Ok... Esta nueva historia es un poco rara. Está inspirado en 300 y hace rato que quería escribir esta historia. Habrán algunos nombres que no son originales (enseguida se darán cuenta), y otros que sí lo serán, pero bueno... Sin más qué decir, les dejo con el prólogo de esta nueva historia.

¡Saludos!

EuRiv.


El Reino de los Guerreros.

Prólogo.

Era una noche de luna llena en una humilde choza apostada en las costas de Lagar, Thornwald.

Observando fijamente la luz de una vela, una mujer de cabellos castaños claros enredados sostenía entre sus brazos a una niña recién nacida. La madre de la niña, una joven mujer de piel clara, cabellos negros, ojos castaños, nariz perfilada y labios sonrosados, le inquirió con preocupación:

- ¿Qué es lo que ves, Kilauea?

Con labios temblorosos, la mujer continuó mirando fijamente la luz de la vela; la pequeña recién nacida empezó a moverse y a llorar, pero eso no detuvo el torrente de palabras que Kilauea La Vidente profería mientras veía en aquella luz en medio de la oscuridad toda una serie de acontecimientos futuros:

- Vientos de guerra soplarán desde el Levante hasta el Imperio – dijo -. Vientos de cambio llegarán desde las Tierras del Sur hasta las Tierras del Norte conquistadas por manos fersíes cubiertas de sangre. Todos los astrólogos y astrónomos del Imperio anunciarán desde este momento su nacimiento… Y el linaje de Ladón Medbh sentirá el miedo recorriéndose en sus espinas dorsales.

- ¿Por qué dices eso?

Kilauea cerró momentáneamente los ojos. Volviéndose hacia la joven mujer, acarició las mejillas de la niña recién nacida y le respondió:

- Esta niña traerá muchos disgustos a los fersíes. En sus manos cohabitarán la paz y la guerra, naturaleza común de los hijos de Esparta, especialmente de los de tu propia casa.

Se levantó de la silla y, entregando la niña a su madre, añadió:

- Has dado a luz a una guerrera.

- Dudo mucho que Aslan quiera que la críe como tal.

- Es tu hija.

- También es la suya.

- Pero no sabrá que la crías como espartana mientras lo hagas desde las sombras, Medea.

La aludida desvió la mirada mientras que Kilauea añadió:

- Tu niña heredó tu naturaleza. No se doblegará jamás a las convenciones del Norte. Jamás lo hará… Lo sé porque lo he visto.

Suspirando hondamente, Medea le replicó:

- Si Aslan la reconoce como suya, entonces no podré estar a su lado para criarla. Glauca la malcriará como lo ha hecho con todos los hijos que ha tenido con su amante y que, sin embargo, Aslan los reconoció como suyos por bien político. Prefiero mil veces que él no sepa de su existencia.

- No puedes.

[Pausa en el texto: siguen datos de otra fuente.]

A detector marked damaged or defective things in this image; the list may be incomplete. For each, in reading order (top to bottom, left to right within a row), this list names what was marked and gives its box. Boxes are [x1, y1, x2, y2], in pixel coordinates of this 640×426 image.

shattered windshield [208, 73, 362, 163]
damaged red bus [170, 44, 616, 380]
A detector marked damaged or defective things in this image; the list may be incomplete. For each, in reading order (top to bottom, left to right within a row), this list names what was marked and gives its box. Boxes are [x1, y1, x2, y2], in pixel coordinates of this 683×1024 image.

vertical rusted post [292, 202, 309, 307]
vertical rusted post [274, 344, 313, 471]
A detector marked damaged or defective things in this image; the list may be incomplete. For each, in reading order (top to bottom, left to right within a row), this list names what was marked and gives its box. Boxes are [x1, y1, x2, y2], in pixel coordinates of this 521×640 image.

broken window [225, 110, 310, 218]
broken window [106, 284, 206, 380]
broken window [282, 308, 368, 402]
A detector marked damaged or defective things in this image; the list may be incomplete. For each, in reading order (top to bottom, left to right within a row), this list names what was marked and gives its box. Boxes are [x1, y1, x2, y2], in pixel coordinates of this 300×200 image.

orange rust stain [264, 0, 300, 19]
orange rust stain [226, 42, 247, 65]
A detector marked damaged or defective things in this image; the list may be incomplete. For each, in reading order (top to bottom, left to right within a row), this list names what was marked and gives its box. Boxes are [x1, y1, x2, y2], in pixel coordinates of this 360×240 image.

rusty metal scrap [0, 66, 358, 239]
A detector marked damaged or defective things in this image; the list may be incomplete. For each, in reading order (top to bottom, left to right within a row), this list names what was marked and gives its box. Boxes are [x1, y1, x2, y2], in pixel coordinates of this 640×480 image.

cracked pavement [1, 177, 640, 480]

Sabes bien que Glauca siempre había deseado una niña.

- Pues que tenga la suya propia con su amante. Esta niña es mía… Vivienne es mía.

- ¿Vivienne?

- Sí. Vivienne Esparta es su nombre. No llevará el apellido de su padre, pero sí el mío. La criaré como fui criada: Sin convenciones idiotas.

Ambas mujeres se rieron; no obstante, aquella risa fue interrumpida por sendos golpes en la puerta. Medea tomó una espada que estaba al lado de la cama y la empuñó. Kilauea, por su parte, se acercó a la puerta y preguntó:

- ¿Quién es?

- Abran en nombre del rey – le respondió una voz varonil.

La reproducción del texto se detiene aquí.